Given records
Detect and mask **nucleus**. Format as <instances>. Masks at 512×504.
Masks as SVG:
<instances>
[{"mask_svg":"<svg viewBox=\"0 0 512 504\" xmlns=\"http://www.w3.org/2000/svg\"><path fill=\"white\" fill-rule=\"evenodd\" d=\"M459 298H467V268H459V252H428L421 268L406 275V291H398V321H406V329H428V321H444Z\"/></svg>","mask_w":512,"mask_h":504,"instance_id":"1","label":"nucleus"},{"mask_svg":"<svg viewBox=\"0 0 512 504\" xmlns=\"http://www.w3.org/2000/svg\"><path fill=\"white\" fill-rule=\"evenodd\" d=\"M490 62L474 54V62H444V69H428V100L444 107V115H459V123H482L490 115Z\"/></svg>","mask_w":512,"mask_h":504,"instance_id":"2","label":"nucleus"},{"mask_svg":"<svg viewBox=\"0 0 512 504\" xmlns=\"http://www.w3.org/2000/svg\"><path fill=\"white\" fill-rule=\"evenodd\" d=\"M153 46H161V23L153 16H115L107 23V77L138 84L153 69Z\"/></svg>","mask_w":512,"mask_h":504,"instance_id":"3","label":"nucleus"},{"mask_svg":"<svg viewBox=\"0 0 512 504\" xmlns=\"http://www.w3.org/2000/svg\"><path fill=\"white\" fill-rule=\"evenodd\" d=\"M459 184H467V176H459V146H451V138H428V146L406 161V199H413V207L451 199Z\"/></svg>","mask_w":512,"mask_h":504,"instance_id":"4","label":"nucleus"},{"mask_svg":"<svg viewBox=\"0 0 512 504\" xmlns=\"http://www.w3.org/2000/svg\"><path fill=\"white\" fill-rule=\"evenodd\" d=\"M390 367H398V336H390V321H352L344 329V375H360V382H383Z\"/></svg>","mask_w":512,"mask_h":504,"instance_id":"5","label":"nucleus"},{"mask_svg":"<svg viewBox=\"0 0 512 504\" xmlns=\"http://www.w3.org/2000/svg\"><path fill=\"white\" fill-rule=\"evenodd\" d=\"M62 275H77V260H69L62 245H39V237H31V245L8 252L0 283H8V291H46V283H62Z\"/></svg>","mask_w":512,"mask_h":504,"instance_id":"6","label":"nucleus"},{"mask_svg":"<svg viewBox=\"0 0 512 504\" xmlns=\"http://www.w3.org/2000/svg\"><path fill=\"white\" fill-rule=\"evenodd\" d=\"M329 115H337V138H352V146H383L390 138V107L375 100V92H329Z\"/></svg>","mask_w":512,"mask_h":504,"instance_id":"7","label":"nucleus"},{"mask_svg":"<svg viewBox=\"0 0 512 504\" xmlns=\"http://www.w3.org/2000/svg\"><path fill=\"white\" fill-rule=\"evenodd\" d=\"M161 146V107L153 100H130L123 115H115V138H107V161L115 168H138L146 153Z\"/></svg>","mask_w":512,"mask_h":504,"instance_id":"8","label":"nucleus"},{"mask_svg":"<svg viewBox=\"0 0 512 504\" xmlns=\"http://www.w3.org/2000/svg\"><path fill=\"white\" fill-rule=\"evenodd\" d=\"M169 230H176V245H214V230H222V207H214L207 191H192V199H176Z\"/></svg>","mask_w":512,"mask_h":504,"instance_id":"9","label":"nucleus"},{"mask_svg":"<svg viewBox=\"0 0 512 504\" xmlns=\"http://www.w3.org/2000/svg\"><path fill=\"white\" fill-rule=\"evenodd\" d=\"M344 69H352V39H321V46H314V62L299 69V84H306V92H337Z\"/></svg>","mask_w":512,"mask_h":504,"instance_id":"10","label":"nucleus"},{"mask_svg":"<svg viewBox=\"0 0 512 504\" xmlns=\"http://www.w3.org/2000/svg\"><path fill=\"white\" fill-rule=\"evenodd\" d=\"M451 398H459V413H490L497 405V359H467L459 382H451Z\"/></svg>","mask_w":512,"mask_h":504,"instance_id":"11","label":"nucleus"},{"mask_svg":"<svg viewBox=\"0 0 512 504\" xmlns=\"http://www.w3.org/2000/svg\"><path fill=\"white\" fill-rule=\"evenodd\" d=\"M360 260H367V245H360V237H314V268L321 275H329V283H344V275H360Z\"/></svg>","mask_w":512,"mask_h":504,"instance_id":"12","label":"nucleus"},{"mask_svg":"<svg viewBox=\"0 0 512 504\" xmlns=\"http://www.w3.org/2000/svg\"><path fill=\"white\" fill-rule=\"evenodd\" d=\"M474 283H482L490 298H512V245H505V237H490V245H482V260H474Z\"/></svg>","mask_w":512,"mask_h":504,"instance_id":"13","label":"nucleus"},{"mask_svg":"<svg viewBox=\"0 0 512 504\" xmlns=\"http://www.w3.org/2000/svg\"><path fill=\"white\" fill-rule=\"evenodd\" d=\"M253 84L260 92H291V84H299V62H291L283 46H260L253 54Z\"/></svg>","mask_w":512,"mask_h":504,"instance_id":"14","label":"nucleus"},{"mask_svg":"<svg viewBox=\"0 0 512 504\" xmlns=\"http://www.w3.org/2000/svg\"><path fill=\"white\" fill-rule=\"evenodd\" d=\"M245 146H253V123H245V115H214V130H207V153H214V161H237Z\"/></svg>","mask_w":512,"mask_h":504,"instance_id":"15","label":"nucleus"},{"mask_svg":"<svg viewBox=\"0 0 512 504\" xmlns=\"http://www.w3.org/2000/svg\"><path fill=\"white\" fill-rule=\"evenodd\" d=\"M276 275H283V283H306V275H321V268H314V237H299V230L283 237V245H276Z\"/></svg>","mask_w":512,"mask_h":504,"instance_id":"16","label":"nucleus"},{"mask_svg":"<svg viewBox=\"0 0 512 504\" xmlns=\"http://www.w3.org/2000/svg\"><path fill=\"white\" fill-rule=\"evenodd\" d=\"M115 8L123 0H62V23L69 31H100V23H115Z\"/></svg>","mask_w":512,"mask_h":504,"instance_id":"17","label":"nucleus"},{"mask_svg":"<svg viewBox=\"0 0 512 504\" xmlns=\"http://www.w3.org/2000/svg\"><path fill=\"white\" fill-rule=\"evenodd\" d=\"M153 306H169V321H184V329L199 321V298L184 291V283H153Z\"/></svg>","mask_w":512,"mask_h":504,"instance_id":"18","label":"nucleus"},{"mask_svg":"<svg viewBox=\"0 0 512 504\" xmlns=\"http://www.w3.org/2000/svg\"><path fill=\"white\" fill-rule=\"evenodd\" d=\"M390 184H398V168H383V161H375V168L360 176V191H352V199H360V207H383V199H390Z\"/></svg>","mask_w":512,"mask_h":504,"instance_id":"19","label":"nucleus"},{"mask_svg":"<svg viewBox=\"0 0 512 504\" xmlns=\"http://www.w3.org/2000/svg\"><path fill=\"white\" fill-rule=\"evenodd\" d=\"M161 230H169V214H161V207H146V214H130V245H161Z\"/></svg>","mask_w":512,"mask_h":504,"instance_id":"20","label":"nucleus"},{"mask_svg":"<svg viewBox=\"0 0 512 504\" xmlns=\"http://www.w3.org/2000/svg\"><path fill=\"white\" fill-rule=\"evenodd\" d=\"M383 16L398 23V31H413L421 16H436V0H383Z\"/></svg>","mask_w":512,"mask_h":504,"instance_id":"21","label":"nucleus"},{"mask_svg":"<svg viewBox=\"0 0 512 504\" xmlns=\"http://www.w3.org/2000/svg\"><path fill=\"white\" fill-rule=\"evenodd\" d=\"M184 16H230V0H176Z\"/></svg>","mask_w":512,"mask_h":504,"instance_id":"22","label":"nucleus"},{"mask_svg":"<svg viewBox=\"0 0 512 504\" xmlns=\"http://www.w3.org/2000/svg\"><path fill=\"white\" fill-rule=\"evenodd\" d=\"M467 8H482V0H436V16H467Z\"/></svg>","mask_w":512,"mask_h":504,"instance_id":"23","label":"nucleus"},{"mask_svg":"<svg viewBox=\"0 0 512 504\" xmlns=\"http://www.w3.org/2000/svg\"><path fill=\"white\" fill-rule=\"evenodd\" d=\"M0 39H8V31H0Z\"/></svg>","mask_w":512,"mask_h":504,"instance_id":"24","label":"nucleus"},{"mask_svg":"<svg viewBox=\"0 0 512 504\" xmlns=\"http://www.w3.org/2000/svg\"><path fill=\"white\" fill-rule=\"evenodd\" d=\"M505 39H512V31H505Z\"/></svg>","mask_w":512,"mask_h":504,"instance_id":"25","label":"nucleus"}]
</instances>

Stated exercise
Collect every line of the items above that contains the string "instances", treating uppercase and lowercase as different.

Full output
Detect and mask **nucleus**. Format as <instances>. Masks at 512×504.
<instances>
</instances>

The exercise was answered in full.